Negotiating inner-city evening traffic demanded total concentration, and Carly gave a silent sigh of relief when she reached Rose Bay.

Locating her employer’s address presented no problem, and she slid the car to a halt outside an imposing set of wrought-iron gates.

Minutes later she took a curving path towards the main entrance, and within seconds of pressing the doorbell she was greeted by name and ushered indoors.

It was crazy suddenly to be stricken with an attack of nerves; mad to consider herself a social alien among people she knew and worked with.

Soft muted music vied with the chatter of variously toned voices, and Carly cast the large lounge and its occupants an idle sweeping glance. Without exception the men all wore black dinner-suits, white silk shirts and black bow-ties, while the women had each chosen stylish gowns in a concerted effort to impress.

Within minutes she was offered a drink, and she managed a slight smile as Bradley Williamson moved to her side. He was a pleasant man in his early thirties and considered to be one of Mathorpe and Partners’ rising young executives.

His roving appraisal was brief, and his eyes assumed an appreciative sparkle as he met her steady gaze. ‘Carly, you look sensational.’

‘Bradley,’ she acknowledged, then queried idly, ‘Has Clive’s honoured guest arrived yet?’

His voice took on an unaccustomed dryness. ‘You’re hoping he’ll appear soon and let you off the figurative hook.’

It was a statement she didn’t refute. ‘Maybe he won’t come,’ she proffered absently, and caught Bradley’s negative shake of the head.

‘Doubtful. Mathorpe revealed that the director favours a personal touch in all his business dealings. “Involvement on every level” were his exact words.’

‘Which explains why the company has achieved such success.’

Bradley spared her a quizzical smile that broadened his pleasant features into moderate attractiveness. ‘Been doing your homework?’

Her answering response was without guile. ‘Of course.’ Figures, projections, past successes had been readily available. Yet mystery surrounded Consolidated Enterprises’ top man, inviting intense speculation with regard to his identity.

‘Such dedication,’ he teased. ‘The way you’re heading, you’ll be the first woman partner in the firm.’

‘I very much doubt it.’

His interest quickened. ‘You can’t possibly be considering resigning in favour of working elsewhere.’

‘No,’ Carly disclaimed. ‘I merely expressed the observation that Clive Mathorpe has tunnel vision, and, while an accountant of the feminine gender is quite acceptable in the workforce, taking one on as a partner is beyond his personal inclination.’ A faint smile tugged the corners of her generously moulded mouth. ‘Besides, I’m comfortable with things as they are.’

He absorbed her words and effected a philosophical shrug. ‘Can I get you another drink?’

‘Thank you. Something long, cool and mildly alcoholic.’ She smiled at his expression, then added teasingly, ‘Surprise me.’
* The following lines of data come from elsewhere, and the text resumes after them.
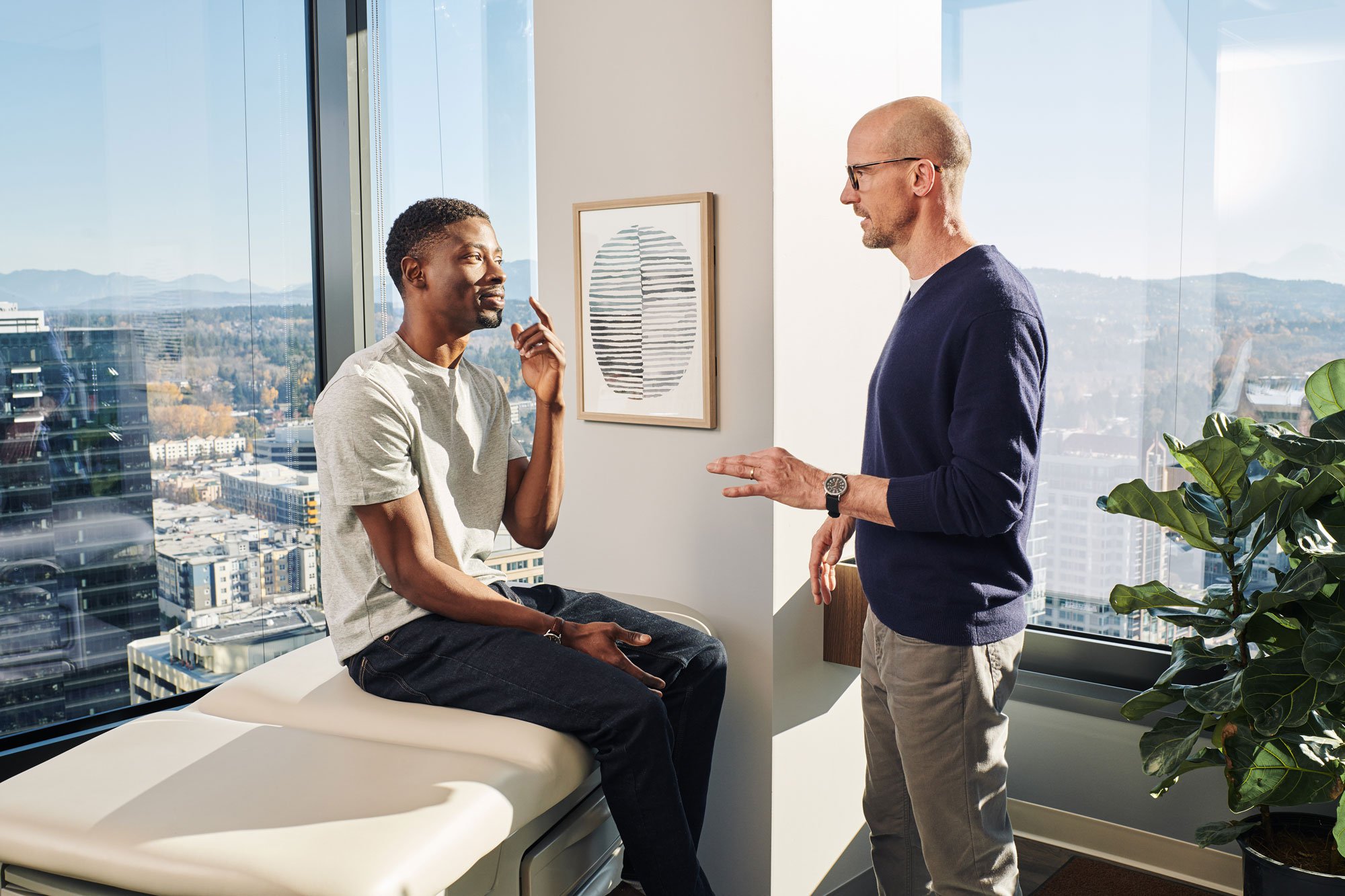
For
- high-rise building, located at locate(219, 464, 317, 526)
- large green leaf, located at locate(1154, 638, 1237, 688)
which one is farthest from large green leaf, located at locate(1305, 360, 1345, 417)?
high-rise building, located at locate(219, 464, 317, 526)

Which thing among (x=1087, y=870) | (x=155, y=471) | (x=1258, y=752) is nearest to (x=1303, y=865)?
(x=1258, y=752)

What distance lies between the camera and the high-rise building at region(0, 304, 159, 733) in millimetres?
2223

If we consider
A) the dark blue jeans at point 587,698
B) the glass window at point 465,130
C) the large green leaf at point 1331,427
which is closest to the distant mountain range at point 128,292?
the glass window at point 465,130

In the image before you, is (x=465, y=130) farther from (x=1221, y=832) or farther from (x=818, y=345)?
(x=1221, y=832)

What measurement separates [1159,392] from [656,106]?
149cm

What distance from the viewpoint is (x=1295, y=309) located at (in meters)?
2.37

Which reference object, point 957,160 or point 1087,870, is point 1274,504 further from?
point 1087,870

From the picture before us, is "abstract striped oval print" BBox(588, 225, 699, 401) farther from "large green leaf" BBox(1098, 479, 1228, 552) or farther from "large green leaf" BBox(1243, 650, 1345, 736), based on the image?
"large green leaf" BBox(1243, 650, 1345, 736)

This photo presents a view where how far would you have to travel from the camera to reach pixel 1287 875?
1.91m

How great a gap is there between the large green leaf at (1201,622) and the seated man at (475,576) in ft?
2.99

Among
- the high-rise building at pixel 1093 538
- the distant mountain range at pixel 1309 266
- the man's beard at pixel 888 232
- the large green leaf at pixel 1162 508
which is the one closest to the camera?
the man's beard at pixel 888 232

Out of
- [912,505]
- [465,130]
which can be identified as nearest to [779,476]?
[912,505]

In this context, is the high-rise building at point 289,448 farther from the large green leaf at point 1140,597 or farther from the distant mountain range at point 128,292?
the large green leaf at point 1140,597

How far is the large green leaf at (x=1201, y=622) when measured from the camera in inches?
75.0
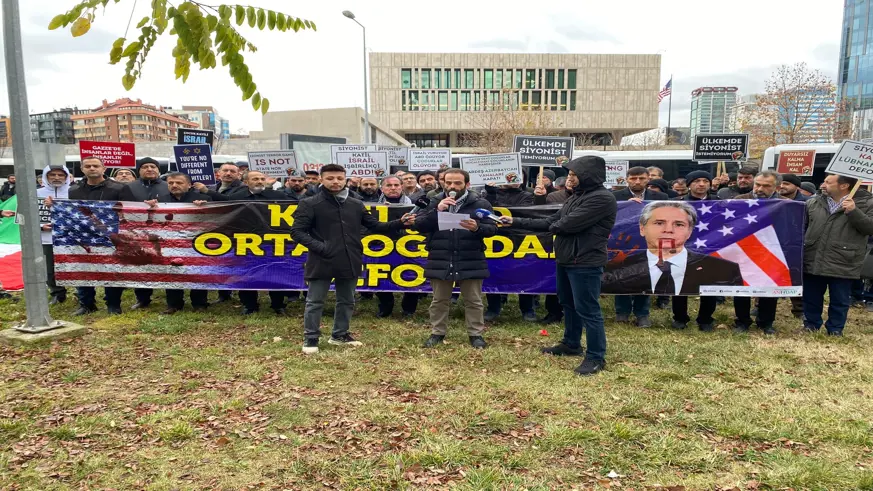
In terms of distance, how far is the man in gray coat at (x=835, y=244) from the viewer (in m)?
6.12

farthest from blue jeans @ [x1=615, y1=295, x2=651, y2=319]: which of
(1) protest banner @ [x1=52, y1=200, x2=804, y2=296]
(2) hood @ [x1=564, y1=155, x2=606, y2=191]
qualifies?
(2) hood @ [x1=564, y1=155, x2=606, y2=191]

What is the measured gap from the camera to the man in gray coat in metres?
6.12

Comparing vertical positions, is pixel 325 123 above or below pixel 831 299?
above

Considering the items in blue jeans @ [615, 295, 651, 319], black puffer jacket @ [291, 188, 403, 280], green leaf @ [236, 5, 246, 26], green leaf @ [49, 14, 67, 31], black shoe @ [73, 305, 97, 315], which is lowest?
black shoe @ [73, 305, 97, 315]

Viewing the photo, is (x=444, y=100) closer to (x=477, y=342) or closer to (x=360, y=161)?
(x=360, y=161)

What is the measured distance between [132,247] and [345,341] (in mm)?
3569

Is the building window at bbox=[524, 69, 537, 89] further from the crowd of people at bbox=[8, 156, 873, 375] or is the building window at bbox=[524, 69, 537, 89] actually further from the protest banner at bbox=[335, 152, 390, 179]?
the crowd of people at bbox=[8, 156, 873, 375]

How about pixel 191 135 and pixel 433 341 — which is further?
pixel 191 135

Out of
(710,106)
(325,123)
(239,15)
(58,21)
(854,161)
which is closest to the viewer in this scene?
(58,21)

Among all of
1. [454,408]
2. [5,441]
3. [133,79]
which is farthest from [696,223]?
[5,441]

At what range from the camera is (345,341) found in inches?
246

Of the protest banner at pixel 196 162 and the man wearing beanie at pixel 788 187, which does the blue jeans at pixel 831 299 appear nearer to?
the man wearing beanie at pixel 788 187

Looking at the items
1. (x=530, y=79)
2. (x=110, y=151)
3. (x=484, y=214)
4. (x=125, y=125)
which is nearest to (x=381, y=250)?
(x=484, y=214)

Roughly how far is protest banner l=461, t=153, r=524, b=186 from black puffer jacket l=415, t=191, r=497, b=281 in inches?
88.0
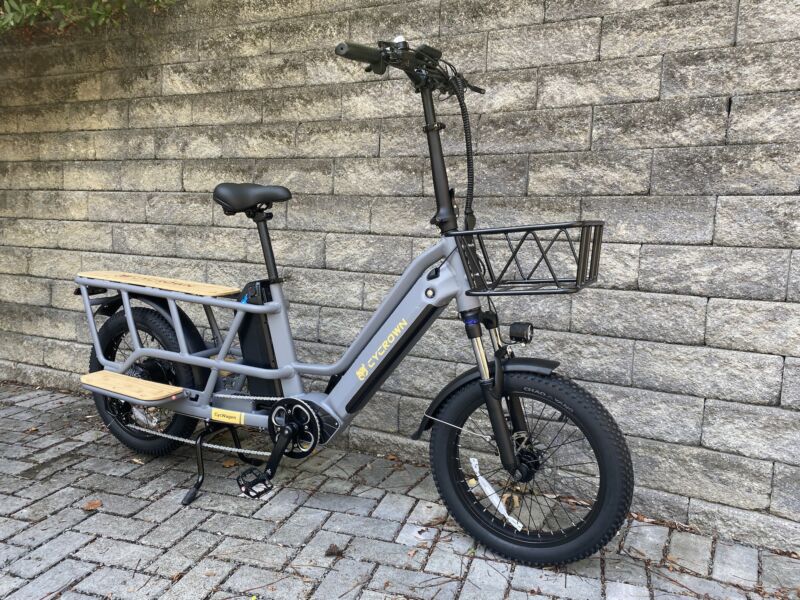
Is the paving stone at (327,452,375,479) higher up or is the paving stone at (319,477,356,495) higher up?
the paving stone at (319,477,356,495)

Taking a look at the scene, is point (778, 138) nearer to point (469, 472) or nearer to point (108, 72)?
point (469, 472)

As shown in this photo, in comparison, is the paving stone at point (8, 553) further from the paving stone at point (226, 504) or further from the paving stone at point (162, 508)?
the paving stone at point (226, 504)

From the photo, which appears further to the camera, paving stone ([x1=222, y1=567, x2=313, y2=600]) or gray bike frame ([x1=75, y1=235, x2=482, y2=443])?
gray bike frame ([x1=75, y1=235, x2=482, y2=443])

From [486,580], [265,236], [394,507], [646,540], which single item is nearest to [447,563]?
[486,580]

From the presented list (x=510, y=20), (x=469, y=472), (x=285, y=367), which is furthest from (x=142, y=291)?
(x=510, y=20)

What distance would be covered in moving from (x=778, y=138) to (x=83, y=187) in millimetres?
4251

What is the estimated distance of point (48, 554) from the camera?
263cm

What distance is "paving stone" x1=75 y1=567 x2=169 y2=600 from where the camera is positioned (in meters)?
2.39

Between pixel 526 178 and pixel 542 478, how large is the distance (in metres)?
1.52

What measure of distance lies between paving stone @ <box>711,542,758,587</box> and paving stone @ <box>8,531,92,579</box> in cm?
265

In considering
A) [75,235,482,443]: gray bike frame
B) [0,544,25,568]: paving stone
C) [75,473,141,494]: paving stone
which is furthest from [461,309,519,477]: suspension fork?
[0,544,25,568]: paving stone

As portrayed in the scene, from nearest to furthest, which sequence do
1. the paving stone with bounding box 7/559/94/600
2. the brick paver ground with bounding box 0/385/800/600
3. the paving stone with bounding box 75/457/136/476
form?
the paving stone with bounding box 7/559/94/600
the brick paver ground with bounding box 0/385/800/600
the paving stone with bounding box 75/457/136/476

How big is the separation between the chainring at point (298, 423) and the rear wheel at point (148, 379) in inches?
23.4

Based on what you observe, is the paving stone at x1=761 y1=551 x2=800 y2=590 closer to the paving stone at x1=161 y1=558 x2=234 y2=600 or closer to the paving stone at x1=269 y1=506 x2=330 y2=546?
the paving stone at x1=269 y1=506 x2=330 y2=546
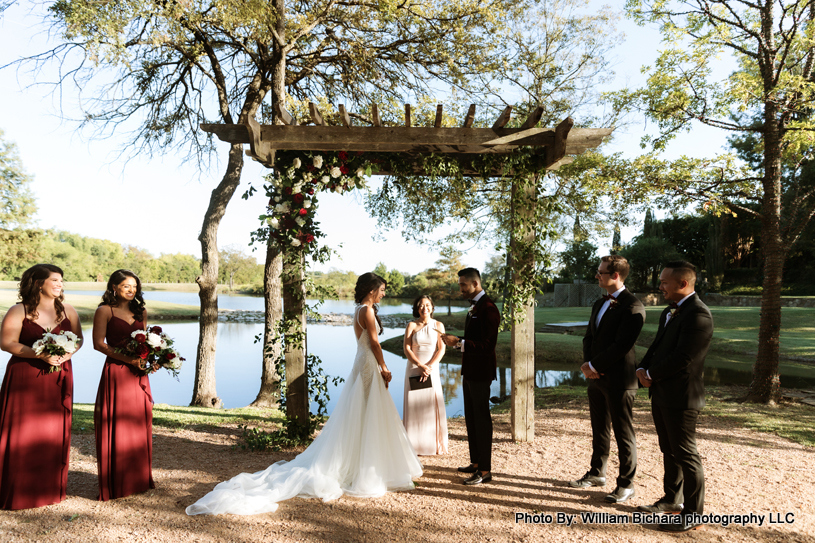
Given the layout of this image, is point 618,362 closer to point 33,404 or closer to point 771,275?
point 33,404

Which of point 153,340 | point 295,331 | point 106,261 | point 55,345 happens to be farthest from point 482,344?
point 106,261

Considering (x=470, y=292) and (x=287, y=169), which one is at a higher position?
(x=287, y=169)

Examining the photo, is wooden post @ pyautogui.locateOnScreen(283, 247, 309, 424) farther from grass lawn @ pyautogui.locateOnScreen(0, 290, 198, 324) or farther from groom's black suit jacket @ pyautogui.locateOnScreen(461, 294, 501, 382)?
grass lawn @ pyautogui.locateOnScreen(0, 290, 198, 324)

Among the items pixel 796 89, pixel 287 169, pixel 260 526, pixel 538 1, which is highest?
pixel 538 1

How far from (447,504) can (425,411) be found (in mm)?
1568

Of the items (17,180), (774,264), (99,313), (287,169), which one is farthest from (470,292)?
(17,180)

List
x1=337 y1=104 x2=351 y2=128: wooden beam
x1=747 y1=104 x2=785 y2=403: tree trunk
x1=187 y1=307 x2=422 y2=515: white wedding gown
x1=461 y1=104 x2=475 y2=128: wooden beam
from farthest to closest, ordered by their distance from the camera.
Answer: x1=747 y1=104 x2=785 y2=403: tree trunk
x1=461 y1=104 x2=475 y2=128: wooden beam
x1=337 y1=104 x2=351 y2=128: wooden beam
x1=187 y1=307 x2=422 y2=515: white wedding gown

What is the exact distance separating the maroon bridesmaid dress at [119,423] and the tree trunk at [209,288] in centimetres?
525

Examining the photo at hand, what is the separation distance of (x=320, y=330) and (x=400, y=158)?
78.6ft

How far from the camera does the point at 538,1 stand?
11.6 m

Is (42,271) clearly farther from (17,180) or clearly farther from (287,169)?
(17,180)

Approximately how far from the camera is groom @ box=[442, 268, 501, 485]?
4.38 meters

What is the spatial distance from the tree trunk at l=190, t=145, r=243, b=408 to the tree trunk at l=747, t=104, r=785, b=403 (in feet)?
31.9

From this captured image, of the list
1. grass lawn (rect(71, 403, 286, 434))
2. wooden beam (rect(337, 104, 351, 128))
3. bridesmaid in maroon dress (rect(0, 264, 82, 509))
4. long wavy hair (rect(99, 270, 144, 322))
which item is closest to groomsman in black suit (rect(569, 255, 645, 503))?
wooden beam (rect(337, 104, 351, 128))
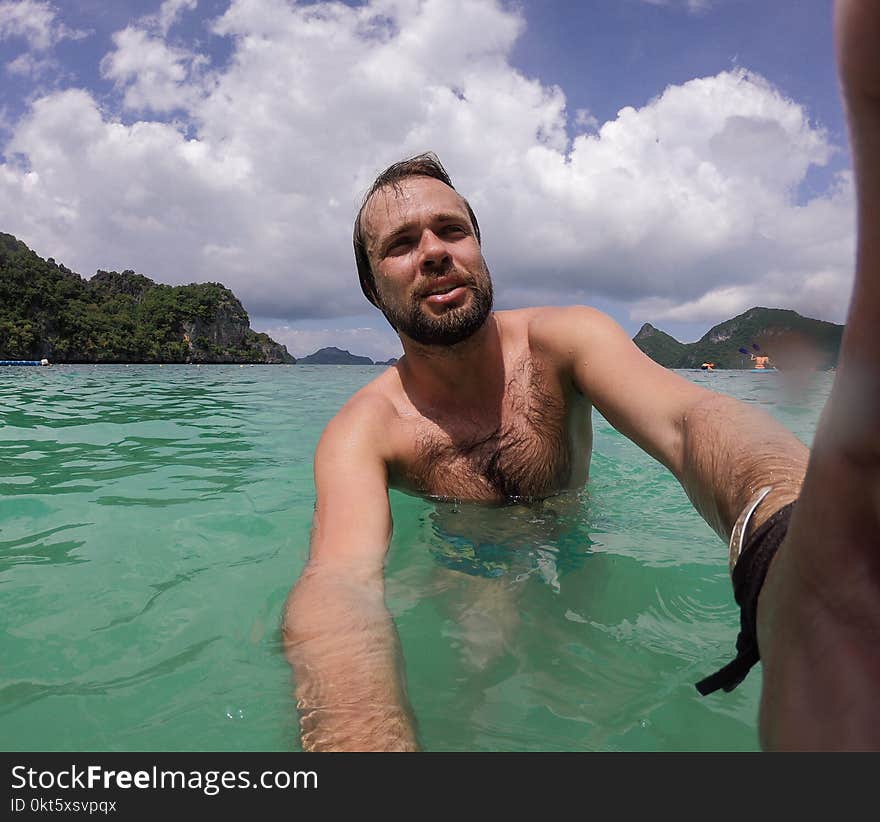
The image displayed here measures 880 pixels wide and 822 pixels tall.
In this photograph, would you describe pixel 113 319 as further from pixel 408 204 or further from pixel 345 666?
pixel 345 666

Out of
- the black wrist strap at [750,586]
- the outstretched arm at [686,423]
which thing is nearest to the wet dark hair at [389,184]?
the outstretched arm at [686,423]

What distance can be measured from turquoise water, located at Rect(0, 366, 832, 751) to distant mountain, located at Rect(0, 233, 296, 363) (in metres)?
64.5

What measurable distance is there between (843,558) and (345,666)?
118 cm

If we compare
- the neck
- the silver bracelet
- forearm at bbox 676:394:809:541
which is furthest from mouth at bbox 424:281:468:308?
the silver bracelet

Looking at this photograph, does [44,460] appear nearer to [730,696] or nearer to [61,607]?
[61,607]

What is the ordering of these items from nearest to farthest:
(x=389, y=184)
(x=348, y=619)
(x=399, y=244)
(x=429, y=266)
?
(x=348, y=619), (x=429, y=266), (x=399, y=244), (x=389, y=184)

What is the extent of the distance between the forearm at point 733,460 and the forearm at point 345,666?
85 cm

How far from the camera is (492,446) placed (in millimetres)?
2717

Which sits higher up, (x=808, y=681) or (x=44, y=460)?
(x=808, y=681)

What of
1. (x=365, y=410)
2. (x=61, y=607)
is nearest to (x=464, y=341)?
(x=365, y=410)

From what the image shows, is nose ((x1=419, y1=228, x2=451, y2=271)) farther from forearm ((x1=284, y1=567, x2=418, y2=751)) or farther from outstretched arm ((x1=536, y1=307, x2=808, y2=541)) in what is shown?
forearm ((x1=284, y1=567, x2=418, y2=751))

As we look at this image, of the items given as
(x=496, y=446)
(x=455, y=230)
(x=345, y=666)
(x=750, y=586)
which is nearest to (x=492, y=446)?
(x=496, y=446)
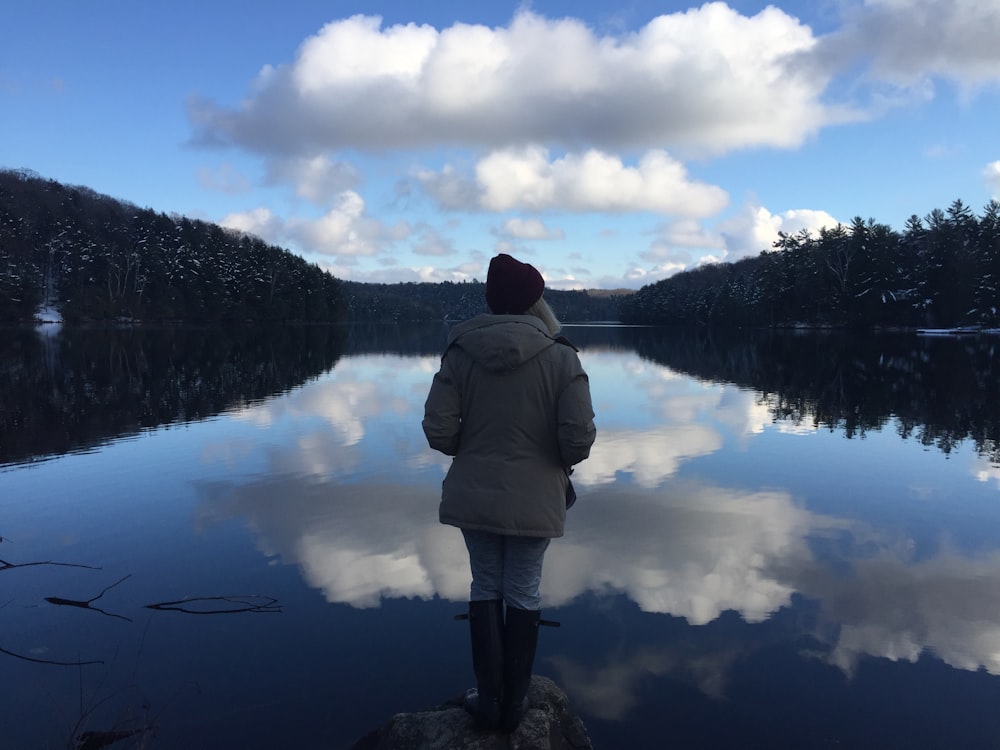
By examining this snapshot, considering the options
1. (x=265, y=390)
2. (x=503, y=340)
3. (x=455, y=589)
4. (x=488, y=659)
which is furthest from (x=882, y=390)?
(x=503, y=340)

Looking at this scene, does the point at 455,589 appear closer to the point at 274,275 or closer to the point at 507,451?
the point at 507,451

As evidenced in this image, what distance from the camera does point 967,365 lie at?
90.5 ft

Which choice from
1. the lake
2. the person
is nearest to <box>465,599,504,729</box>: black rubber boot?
the person

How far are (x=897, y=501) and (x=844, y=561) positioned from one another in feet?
9.60

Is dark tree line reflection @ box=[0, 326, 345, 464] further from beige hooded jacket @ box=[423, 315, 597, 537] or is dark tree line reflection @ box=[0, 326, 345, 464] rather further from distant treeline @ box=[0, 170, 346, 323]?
distant treeline @ box=[0, 170, 346, 323]

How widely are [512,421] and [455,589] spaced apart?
3.22 metres

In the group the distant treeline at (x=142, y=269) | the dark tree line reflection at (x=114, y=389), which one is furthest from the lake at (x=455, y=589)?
the distant treeline at (x=142, y=269)

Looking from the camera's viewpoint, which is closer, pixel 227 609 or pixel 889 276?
pixel 227 609

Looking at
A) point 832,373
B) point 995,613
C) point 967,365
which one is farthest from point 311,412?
point 967,365

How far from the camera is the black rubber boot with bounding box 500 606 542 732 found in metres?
3.10

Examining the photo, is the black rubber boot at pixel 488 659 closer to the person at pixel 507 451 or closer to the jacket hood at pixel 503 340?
the person at pixel 507 451

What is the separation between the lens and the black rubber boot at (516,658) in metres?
3.10

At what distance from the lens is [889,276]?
67.1m

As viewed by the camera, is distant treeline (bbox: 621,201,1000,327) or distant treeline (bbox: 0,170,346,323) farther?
distant treeline (bbox: 0,170,346,323)
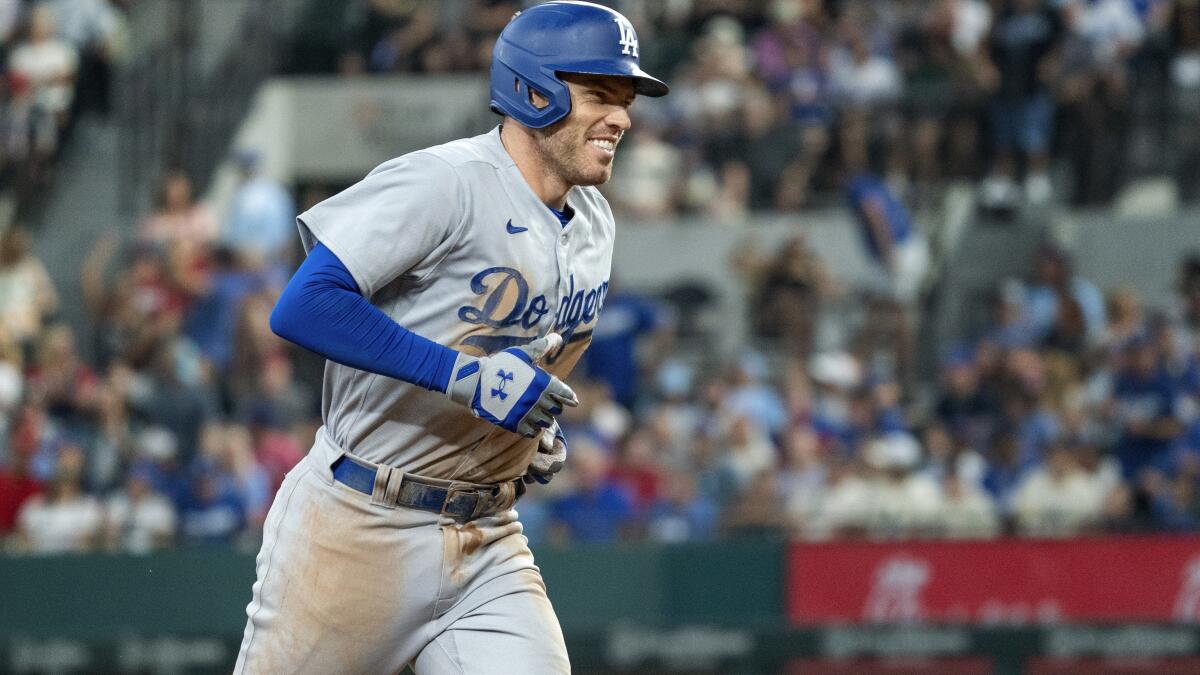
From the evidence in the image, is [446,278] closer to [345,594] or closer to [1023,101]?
[345,594]

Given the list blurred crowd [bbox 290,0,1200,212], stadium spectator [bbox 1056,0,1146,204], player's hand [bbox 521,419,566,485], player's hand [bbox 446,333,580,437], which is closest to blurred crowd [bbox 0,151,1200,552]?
blurred crowd [bbox 290,0,1200,212]

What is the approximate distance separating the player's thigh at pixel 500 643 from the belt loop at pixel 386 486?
30cm

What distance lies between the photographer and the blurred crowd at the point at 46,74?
14.1 m

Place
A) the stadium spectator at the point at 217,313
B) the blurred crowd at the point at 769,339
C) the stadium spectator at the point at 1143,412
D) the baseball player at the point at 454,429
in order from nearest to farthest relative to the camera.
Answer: the baseball player at the point at 454,429 < the blurred crowd at the point at 769,339 < the stadium spectator at the point at 1143,412 < the stadium spectator at the point at 217,313

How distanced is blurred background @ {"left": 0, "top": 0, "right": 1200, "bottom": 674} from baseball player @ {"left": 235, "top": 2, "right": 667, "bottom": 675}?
17.8ft

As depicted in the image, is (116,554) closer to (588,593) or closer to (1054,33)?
(588,593)

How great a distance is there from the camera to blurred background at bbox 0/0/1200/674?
9.62 m

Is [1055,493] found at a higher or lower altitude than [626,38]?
lower

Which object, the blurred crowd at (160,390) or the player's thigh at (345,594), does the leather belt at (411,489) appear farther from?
the blurred crowd at (160,390)

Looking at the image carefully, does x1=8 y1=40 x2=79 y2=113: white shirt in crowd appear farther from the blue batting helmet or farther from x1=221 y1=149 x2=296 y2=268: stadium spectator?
the blue batting helmet

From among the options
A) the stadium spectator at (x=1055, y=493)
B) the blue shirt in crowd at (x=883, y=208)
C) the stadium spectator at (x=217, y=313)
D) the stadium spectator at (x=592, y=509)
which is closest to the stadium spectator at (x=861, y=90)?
the blue shirt in crowd at (x=883, y=208)

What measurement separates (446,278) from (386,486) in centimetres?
47

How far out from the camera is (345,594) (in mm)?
4133

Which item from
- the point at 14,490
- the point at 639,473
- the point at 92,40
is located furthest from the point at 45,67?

Carly watched Bradley’s departing back with an odd feeling of restlessness, aware of a time when her slightest need had been anticipated with unerring accuracy, almost as if the man in her life possessed an ability to see beyond the windows of her mind right to the very depths of her soul. Those were the days of love and laughter, when life itself had seemed as exotic and ebullient as the bubbles set free in a flute of the finest champagne.

Entrapped by introspection, Carly fought against the emergence of a vision so vivid, so shockingly compelling, that it was almost as if the image had manifested itself into reality.

Seven years hadn’t dimmed her memory by the slightest degree. If anything the passage of those years had only served to magnify the qualities of a man she doubted she would ever be able to forget.

Their attraction had been instantaneous, a combustible force fired by electric fusion, and everything, everyone, from that moment on, had faded into insignificance. At twenty, she hadn’t stood a chance against his devastating sexual alchemy, and within weeks he’d slipped a brilliant diamond on to her finger, charmed her widowed mother into planning an early wedding, and succeeded in sweeping Carly into the depths of passionate oblivion.